::: TRECHO SELECIONADO
Esta safra tem sido marcada por volatilidade dos preços das commodities, condições climáticas adversas e a crescente pressão dos custos operacionais. São questões que têm levado muitos produtores rurais a buscarem a recuperação judicial como uma solução geral e genérica à reorganização do endividamento.

Conforme dados da Serasa Experian, o número de produtores rurais que ingressaram na Justiça com pedidos de recuperação judicial no primeiro trimestre deste ano foi 6 vezes maior do que o registrado no mesmo período de 2023.

O indicador destaca que, de janeiro a março de 2024, foram protocolados 106 pedidos, quase o mesmo montante registrado no ano passado inteiro, com 127 solicitações.

Nesse mesmo contexto, decisões judiciais oscilantes têm trazido insegurança aos agentes econômicos que atuam em toda Cadeia de Produção Agroindustrial (CAI).

Recentemente uma decisão em Sinop/MT Grosso, trouxe importante discussão no âmbito do mercado financeiro de capitais. A decisão tem por objeto a questão da essencialidade ligada a bens dados em garantia (alienação fiduciária) de uma operação de Certificado de Recebíveis do Agronegócio (CRA).

A crise de liquidez e baixas margens das operações de grãos no Centro-Oeste, assim como os precedentes nos processos de recuperação judiciais que envolvem produtores rurais, ligam-se a uma mudança de paradigma das políticas agrícolas, no incentivo ao maior desenvolvimento do mercado de crédito privado.
::::::
**ENUNCIADO 1:** Com base no trecho selecionado, explique em uma a três frases o que tem levado muitos produtores rurais a recorrer à recuperação judicial.
**ENUNCIADO 2:** Segundo o trecho selecionado, quantos pedidos de recuperação judicial foram protocolados de janeiro a março de 2024?
**ENUNCIADO 3:** Retome o texto sobre a recuperação judicial de produtores rurais a partir da última frase apresentada.
::: INFORMAÇÕES APRESENTADAS
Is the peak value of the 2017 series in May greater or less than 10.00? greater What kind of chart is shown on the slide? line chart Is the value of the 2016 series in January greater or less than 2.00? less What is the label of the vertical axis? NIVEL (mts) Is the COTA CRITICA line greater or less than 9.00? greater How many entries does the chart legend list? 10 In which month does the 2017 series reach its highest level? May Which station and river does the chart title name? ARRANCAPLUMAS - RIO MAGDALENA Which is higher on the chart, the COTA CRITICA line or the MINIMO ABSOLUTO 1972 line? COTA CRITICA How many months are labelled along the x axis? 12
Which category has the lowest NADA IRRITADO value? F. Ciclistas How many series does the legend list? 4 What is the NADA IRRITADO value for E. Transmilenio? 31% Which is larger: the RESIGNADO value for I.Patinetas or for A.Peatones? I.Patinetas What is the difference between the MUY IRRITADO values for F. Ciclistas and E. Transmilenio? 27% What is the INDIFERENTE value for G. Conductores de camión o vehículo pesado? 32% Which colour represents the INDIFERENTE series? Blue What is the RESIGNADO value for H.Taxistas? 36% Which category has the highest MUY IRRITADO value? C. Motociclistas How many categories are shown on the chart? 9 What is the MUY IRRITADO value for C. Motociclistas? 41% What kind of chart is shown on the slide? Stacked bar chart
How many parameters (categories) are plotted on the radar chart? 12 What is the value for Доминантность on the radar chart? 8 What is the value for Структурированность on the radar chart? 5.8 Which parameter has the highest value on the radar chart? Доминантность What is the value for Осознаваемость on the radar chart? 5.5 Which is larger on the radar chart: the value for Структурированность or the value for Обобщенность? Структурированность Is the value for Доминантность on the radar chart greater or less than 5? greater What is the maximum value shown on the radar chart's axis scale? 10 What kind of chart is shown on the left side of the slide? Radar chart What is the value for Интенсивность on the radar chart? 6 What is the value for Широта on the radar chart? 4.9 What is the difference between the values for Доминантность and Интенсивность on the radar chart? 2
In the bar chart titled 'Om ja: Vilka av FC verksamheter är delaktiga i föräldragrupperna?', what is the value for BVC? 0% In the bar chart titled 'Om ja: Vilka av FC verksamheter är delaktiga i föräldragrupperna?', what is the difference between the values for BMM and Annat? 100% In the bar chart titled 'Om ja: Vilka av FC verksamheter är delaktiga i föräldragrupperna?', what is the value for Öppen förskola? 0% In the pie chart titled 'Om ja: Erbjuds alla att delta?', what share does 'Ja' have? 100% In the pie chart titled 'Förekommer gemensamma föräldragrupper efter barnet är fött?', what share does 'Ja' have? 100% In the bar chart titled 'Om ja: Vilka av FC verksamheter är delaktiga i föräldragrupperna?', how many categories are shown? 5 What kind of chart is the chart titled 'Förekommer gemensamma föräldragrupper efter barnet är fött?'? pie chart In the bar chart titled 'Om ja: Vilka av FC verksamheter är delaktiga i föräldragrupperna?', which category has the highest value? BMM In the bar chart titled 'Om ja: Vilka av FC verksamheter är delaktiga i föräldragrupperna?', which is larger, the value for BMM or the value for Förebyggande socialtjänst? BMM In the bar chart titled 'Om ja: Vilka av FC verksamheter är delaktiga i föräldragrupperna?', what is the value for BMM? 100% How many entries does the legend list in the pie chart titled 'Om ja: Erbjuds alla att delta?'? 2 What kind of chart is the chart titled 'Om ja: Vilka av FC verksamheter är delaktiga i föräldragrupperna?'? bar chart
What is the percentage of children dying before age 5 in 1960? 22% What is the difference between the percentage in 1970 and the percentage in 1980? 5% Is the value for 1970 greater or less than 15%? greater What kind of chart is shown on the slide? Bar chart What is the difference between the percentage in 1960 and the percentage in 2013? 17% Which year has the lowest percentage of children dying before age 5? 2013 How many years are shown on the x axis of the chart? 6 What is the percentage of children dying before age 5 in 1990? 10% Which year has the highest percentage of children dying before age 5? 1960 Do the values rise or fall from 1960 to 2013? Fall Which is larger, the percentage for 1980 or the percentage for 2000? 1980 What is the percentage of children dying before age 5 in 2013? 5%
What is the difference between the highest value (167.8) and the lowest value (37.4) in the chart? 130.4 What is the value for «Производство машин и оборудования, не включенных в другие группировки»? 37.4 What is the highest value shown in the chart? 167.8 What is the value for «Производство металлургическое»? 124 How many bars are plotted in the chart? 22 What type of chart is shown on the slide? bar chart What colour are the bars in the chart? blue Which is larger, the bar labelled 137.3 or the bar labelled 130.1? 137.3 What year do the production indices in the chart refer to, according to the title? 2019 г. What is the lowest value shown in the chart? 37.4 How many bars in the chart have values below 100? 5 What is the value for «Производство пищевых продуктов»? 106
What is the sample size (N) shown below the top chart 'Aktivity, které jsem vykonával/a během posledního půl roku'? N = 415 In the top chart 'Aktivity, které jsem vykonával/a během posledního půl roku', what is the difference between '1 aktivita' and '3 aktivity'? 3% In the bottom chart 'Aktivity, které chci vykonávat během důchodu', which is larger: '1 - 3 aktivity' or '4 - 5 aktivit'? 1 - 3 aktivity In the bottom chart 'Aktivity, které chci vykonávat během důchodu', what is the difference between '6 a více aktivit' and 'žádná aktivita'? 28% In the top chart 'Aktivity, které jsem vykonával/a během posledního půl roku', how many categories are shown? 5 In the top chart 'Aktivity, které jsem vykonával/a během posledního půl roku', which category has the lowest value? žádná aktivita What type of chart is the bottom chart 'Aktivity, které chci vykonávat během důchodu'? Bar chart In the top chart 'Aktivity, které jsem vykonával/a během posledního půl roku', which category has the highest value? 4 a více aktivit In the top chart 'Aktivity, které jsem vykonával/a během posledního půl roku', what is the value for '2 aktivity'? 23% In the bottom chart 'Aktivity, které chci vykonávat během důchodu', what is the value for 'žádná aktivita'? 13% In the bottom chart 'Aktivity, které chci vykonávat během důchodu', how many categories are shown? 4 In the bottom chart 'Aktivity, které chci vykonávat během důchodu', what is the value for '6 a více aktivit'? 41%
::::::
**RESPOSTA ESCRITA 1:** A safra tem sido marcada pela volatilidade dos preços das commodities, por condições climáticas adversas e pela crescente pressão dos custos operacionais. Esses fatores têm levado muitos produtores rurais a buscar a recuperação judicial como uma solução geral e genérica para reorganizar o endividamento.

**RESPOSTA ESCRITA 2:** Foram protocolados 106 pedidos.

**RESPOSTA ESCRITA 3:**
Até aqui adotamos um sistema misto de crédito rural com recursos oferecidos pelo mercado financeiro, mas com mecanismos de controle e subsídio estatal. No contexto atual, entretanto, há esgotamento do atual modelo de direcionamento obrigatório (exigibilidades e equalização de taxas).

Esse novo sistema vem sendo consolidado, por meio da emissão e circulação junto ao público investidor em títulos de crédito destinados ao financiamento das diversas etapas produtivas, como um novo passo rumo à desintermediação do financiamento das atividades agropecuárias (“monetização de safras”).

Após a criação da Cédula de Produto Rural em 1994 (Lei n. 8.929) foi criado o que temos chamado de Sistema Privado de Financiamento do Agronegócio.

Assim, entre 2011 e os dias atuais, uma esteira regulatória veio confirmar essa mudança de paradigma para o financiamento rural.

Podemos citar, principalmente, a criação dos Títulos de Crédito do Agronegócio (Lei n. 11.076), Regulamentação do CRA (ICVM 600), Lei do Agro I (n. 13.986), Lei do Agro II (n.14.421) e FIAGRO (Lei n. 14.130 e resolução CVM 39) e CRA com variação cambial (CMN n. 4.947).

Na direção da bioeconomia foi reforçado o apoio aos programas de agricultura sustentável, seguindo a criação da CPR Verde (Decreto n. 10.828) e da implantação da Política Nacional de Pagamento por Serviços Ambientais (PNPSA Lei n. 14.119).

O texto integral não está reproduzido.